Double / Debiased Machine Learning

statspai.dml — Chernozhukov et al. (2018) double/debiased ML with cross-fitted nuisance estimation and Neyman-orthogonal scores.

Four model types

# Partially Linear Regression (PLR): Y = Dθ + g(X) + U, E[U|D,X]=0
r = sp.dml(df, y='wage', treat='training',
           covariates=['age','edu','exp'],
           model='plr',
           ml_g='rf', ml_m='rf',         # nuisance learners
           n_folds=5, n_rep=1)

# Interactive Regression Model (IRM): binary treatment, AIPW ATE.
# Propensity scores m̂(X) are auto-clipped to [0.01, 0.99] for AIPW
# stability; the clip counts are reported in r.diagnostics.
r = sp.dml(df, y='y', treat='d_bin', covariates=[...],
           model='irm')

# Partially Linear IV (PLIV) — new in v0.9.3
# Y = Dθ + g(X) + U, D = m(X) + V, Z = r(X) + ε
r = sp.dml(df, y='y', treat='d', covariates=[...],
           instrument='z',
           model='pliv',
           ml_g='rf', ml_m='rf', ml_r='rf')
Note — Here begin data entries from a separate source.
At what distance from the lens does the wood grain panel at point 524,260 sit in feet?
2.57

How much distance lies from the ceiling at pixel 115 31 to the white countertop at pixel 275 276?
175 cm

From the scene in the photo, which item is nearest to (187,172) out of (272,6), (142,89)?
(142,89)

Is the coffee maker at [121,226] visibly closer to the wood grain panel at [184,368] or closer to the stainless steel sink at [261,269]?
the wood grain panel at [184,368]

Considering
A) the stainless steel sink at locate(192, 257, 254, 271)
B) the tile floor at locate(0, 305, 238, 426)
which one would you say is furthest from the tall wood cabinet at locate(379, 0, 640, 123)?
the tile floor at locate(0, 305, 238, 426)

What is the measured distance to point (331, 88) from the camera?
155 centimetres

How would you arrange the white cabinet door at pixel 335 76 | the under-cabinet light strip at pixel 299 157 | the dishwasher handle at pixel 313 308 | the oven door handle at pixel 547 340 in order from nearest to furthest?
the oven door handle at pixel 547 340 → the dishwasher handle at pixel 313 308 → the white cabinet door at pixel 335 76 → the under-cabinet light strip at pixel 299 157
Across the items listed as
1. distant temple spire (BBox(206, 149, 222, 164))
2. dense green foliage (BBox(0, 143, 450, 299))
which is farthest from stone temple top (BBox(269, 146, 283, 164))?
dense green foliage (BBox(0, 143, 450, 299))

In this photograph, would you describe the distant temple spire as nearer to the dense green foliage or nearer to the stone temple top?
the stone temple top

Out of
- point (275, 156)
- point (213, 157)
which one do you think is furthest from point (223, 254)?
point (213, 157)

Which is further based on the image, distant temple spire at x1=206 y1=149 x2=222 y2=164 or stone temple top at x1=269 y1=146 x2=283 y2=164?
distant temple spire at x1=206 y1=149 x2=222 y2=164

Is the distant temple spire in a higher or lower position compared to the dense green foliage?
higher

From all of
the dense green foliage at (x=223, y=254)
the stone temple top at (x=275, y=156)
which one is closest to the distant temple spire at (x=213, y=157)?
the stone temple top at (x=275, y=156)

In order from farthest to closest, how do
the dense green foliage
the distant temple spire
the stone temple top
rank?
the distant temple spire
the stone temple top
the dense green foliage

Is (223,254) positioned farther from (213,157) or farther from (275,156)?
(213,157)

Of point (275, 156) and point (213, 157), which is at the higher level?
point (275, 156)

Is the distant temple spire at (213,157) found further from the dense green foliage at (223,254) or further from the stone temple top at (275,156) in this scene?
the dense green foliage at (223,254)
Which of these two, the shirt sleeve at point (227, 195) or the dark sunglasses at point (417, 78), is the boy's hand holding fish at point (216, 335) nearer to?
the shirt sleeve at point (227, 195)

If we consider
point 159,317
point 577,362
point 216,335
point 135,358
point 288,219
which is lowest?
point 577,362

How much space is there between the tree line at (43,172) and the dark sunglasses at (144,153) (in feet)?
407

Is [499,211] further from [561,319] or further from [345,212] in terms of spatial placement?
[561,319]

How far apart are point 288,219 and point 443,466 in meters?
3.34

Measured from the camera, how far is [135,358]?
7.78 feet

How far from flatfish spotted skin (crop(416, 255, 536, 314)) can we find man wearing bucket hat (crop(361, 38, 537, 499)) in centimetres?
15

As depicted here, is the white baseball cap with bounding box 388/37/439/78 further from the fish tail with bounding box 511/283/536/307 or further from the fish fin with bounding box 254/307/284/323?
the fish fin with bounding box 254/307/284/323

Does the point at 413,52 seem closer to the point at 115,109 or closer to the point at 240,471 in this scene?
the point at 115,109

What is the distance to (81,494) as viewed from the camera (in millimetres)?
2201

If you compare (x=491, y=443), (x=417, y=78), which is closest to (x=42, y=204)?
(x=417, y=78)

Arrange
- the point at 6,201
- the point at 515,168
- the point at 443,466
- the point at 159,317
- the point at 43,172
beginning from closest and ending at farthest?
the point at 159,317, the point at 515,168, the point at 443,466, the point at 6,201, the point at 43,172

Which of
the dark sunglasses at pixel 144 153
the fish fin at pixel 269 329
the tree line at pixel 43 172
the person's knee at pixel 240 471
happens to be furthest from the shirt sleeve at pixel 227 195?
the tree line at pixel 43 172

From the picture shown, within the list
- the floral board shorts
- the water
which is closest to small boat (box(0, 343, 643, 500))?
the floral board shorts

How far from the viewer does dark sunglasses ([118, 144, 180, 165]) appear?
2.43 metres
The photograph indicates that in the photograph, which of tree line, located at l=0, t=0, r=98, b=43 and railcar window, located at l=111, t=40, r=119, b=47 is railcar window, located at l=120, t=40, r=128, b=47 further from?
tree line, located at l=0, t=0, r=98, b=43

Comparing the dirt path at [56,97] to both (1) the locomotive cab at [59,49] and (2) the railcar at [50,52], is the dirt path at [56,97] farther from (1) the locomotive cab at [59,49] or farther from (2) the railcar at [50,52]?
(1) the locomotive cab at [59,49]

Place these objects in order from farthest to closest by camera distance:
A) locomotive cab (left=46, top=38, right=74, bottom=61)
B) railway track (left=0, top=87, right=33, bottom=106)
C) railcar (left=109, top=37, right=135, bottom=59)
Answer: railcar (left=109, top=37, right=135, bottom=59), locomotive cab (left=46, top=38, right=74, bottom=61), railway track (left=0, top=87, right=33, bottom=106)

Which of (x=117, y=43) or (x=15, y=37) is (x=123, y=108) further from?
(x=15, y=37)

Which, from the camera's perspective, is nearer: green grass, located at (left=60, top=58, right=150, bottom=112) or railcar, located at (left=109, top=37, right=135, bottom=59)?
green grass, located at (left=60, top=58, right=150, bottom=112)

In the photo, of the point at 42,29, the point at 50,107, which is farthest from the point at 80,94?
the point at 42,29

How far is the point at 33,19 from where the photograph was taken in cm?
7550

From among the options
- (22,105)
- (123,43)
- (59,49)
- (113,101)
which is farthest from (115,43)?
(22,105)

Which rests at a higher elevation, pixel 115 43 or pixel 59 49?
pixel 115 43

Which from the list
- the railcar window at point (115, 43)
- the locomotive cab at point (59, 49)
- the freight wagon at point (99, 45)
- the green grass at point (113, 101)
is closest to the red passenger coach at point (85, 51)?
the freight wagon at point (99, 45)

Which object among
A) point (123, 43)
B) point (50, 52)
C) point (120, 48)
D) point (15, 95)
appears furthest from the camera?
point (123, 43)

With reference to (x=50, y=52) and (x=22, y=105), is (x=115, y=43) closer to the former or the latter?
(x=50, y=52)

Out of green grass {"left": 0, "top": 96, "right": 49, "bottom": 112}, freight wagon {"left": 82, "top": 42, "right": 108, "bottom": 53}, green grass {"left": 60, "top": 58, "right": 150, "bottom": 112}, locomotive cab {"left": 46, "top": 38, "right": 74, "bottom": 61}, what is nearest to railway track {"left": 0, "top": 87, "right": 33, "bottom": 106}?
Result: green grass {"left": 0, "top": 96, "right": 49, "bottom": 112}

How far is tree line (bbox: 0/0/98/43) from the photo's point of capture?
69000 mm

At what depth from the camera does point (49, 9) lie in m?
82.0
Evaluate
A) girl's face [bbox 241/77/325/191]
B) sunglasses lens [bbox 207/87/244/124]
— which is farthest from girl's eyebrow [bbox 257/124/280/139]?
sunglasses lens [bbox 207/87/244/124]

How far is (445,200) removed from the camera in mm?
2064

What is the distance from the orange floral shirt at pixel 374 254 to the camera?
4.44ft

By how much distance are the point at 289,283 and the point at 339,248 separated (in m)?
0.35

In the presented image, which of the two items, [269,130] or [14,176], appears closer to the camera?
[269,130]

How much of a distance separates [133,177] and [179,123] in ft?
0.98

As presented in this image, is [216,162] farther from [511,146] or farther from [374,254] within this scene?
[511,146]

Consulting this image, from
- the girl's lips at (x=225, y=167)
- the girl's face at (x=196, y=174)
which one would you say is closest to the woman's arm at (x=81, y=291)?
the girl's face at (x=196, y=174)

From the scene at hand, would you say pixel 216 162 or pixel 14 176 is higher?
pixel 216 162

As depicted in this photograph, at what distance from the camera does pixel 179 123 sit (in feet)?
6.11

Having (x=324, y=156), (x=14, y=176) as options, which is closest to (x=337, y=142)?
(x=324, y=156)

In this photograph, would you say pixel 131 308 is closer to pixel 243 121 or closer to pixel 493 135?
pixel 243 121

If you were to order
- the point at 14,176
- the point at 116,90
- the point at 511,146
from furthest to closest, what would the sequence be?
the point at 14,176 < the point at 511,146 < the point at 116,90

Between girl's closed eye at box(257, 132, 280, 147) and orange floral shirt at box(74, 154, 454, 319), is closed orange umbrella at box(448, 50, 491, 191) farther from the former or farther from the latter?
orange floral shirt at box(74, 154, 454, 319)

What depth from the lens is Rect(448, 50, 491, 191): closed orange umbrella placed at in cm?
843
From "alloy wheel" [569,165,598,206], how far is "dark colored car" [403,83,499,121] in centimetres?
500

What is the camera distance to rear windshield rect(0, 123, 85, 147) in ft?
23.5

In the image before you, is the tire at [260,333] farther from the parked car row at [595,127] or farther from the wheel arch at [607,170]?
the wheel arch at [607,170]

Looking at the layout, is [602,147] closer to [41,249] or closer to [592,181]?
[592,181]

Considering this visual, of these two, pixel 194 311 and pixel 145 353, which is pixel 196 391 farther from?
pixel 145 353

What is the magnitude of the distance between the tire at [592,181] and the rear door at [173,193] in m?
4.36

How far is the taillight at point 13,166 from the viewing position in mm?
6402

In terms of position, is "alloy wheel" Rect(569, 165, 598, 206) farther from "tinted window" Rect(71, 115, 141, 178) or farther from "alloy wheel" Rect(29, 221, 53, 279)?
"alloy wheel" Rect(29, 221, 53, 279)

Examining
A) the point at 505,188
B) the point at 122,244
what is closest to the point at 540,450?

# Interactive IV Model (IIVM) — new in v0.9.6
# Binary D, binary Z → LATE (compliers) via the Wald ratio of two
# Neyman-orthogonal doubly-robust scores. See Chernozhukov et al.
# (2018) §5.
r = sp.dml(df, y='earnings', treat='college',
           covariates=['age', 'ability', 'parent_edu'],
           model='iivm', instrument='lottery_win')
r.estimand    # 'LATE'

Multiple excluded instruments

StatsPAI's PLIV and IIVM implementations use a scalar instrument. For a problem with multiple excluded instruments, build a scalar first-stage index with sp.scalar_iv_projection(data, treat, instruments=[...], covariates=[...]) and pass the resulting column name to instrument=. See docs/ROADMAP.md §2 for native multi-instrument support.

Per-model classes

Each model family is also available as a dedicated class for users who want fine-grained control or want to subclass the base infrastructure:

from statspai.dml import DoubleMLPLR, DoubleMLIRM, DoubleMLPLIV, DoubleMLIIVM

r = DoubleMLIIVM(data=df, y='y', treat='d', covariates=[...],
                 instrument='z').fit()

All four share statspai.dml._DoubleMLBase, which handles cross- fitting, default learner selection (classifier vs regressor per model), repeated-split aggregation, and CausalResult construction.

Learners

Either pass the name of a built-in learner ('rf', 'lasso', 'elastic_net', 'xgb', 'nn') or any sklearn-compatible estimator:

from sklearn.ensemble import GradientBoostingRegressor
r = sp.dml(..., ml_g=GradientBoostingRegressor(n_estimators=200),
                ml_m=GradientBoostingRegressor(n_estimators=200))

Cross-fitting

r = sp.dml(..., n_folds=5, n_rep=10)

With n_rep > 1, StatsPAI repeats the cross-fitting with different random fold assignments and reports the median point estimate together with the Chernozhukov et al. (2018, eq. 3.7) aggregated SE:

σ̂² = median_r ( se_r² + (θ̂_r − θ̂_med)² )

which accounts for both within-rep nuisance variance and between-rep dispersion of the point estimates — taking only median(se_r) would under-cover whenever splits-randomness moves the point estimate.

Result attributes

r.estimate             # θ̂ point estimate
r.se                   # influence-function standard error
r.ci                   # (lower, upper); level set by sp.dml(..., alpha=0.05)
r.pvalue               # two-sided p-value against H0: θ = 0
r.diagnostics          # cross-fitting config + overlap diagnostics (dict)
r.summary()            # full table with reference
r.cite()               # Chernozhukov et al. 2018 BibTeX

References

• Chernozhukov, V. et al. (2018). Double/debiased machine learning for treatment and structural parameters. The Econometrics Journal 21(1).
• Chernozhukov, V. et al. (2018, §4.2). Partially Linear IV and the Neyman-orthogonal score used by model='pliv'.
• Chernozhukov, V. et al. (2018, §5). Interactive IV Model and the ratio-of-scores LATE estimator used by model='iivm'.